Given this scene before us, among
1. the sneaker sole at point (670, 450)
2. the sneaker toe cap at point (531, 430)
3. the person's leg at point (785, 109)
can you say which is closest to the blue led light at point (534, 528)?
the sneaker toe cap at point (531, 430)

::::

## WHAT TO WORK ON
Copy out the records above word for word, keeping every line.

## EXERCISE RESULT
Given this scene before us, among
1. the sneaker sole at point (670, 450)
2. the sneaker toe cap at point (531, 430)
3. the person's leg at point (785, 109)
can you say which is closest to the blue led light at point (534, 528)?
the sneaker toe cap at point (531, 430)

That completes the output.